The first published bartenders’ guide with cocktail recipes was “How to Mix Drinks; or, The Bon Vivant’s Companion,” by “Professor” Jerry Thomas, in 1862. In addition to recipes for “cocktails,” there cobblers, flips, punches, shrubs, slings, and toddies. Bitters was the key ingredient that differentiated cocktail recipes.

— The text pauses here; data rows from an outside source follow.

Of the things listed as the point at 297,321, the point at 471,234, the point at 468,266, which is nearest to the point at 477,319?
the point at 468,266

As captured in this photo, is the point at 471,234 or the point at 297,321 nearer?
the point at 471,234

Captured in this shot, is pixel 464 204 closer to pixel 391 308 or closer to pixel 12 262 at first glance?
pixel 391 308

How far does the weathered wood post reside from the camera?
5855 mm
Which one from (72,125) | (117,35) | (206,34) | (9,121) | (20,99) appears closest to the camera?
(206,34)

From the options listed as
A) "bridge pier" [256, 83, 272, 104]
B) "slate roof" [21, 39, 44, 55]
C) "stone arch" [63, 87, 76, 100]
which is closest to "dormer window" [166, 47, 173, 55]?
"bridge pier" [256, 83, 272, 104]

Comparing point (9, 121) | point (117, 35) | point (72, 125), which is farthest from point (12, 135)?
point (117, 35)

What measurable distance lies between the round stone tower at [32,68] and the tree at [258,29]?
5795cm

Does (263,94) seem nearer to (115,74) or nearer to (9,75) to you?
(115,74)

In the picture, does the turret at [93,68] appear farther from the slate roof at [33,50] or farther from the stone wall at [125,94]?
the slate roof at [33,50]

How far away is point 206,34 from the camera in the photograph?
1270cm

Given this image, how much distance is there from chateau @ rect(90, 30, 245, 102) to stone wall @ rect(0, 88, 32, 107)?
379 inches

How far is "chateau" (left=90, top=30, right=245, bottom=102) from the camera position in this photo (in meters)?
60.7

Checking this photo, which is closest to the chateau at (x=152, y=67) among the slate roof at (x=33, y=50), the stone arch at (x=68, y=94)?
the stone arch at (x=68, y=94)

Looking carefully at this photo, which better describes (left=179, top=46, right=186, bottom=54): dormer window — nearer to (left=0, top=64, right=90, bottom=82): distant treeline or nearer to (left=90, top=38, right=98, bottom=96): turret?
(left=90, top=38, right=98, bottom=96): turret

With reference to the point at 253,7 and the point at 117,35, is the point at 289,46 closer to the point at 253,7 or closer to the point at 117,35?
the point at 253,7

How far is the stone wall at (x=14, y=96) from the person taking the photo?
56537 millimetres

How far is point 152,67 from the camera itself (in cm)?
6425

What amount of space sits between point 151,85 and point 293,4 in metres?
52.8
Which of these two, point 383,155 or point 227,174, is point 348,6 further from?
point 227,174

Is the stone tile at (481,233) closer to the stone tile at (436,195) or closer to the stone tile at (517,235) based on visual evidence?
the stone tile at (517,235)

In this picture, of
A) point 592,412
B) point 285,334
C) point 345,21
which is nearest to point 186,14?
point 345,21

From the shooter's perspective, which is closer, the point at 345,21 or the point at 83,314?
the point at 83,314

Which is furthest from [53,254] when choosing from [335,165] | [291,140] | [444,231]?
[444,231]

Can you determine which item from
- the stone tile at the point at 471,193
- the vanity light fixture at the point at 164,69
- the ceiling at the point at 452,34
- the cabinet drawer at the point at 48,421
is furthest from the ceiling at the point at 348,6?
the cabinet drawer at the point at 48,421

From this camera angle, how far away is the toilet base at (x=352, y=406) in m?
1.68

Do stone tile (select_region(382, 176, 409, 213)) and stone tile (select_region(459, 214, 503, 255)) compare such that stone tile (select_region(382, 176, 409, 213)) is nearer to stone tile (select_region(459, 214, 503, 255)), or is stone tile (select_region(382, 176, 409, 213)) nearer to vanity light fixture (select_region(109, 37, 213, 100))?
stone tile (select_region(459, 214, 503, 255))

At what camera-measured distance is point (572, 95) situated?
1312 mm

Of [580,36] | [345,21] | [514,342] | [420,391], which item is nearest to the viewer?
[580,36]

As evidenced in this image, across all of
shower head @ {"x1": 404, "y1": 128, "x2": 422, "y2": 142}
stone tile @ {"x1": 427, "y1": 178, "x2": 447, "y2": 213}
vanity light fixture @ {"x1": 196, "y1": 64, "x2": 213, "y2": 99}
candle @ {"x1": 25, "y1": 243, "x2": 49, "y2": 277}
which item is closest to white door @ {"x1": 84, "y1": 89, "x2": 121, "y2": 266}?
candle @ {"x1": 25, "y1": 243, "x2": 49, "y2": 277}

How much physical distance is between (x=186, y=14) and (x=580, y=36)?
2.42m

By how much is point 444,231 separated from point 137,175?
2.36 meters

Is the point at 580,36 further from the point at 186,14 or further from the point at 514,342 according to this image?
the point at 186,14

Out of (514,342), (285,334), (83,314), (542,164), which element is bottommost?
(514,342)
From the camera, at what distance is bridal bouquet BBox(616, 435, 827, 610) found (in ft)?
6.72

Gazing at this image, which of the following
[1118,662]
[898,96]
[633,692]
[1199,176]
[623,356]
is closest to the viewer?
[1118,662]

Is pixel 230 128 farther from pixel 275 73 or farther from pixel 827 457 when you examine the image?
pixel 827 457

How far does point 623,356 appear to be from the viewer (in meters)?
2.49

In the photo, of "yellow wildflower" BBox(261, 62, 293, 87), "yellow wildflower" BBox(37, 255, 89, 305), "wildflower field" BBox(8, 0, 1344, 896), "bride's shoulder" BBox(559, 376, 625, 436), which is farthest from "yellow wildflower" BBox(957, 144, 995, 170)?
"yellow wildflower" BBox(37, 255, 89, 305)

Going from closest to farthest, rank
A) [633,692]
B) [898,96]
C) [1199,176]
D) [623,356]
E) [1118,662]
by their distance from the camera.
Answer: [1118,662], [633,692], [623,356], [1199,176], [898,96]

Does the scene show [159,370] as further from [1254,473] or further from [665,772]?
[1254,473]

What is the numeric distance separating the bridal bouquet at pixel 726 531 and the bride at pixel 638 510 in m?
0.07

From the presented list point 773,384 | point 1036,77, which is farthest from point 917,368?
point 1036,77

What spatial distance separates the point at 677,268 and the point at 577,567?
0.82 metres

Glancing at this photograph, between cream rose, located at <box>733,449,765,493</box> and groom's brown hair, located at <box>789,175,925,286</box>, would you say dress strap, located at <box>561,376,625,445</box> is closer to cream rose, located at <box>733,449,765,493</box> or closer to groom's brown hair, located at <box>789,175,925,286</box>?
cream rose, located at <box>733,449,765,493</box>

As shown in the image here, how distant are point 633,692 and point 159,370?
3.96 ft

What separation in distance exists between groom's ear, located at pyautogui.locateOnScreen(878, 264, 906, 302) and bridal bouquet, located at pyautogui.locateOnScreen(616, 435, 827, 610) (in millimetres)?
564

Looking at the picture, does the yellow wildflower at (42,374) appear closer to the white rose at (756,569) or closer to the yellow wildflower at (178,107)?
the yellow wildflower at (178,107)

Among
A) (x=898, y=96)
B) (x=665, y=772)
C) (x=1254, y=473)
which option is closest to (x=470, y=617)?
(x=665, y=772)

Bitters are combinations of herbs, fruits, spices and/or roots, distilled in a base liquor. As with spirits, they began as medicinal tonics. Classic cocktails with bitters include the Manhattan, Negroni, Old Fashioned, Pisco Sour, Rob Roy, Rum Swizzle, Sazerac and Singapore Sling. The recent renaissance in artisan bitters has led to more of their use in new creations.
The leading claim to the first cocktail party goes to Mrs. Julius S. Walsh Jr. of St. Louis, Missouri. In May 1917, she invited 50 guests to her home at noon on a Sunday. The cocktail reception lasted an hour, and lunch was served at 1 p.m.
While the record is mum on the subject, the cocktail event may have followed the Sunday church service.† Now there’s an idea ready for revival: church followed by cocktails with friends.
†Since 1924, the Walsh mansion has been the residence of the archbishop of the Roman Catholic Archdiocese of St. Louis.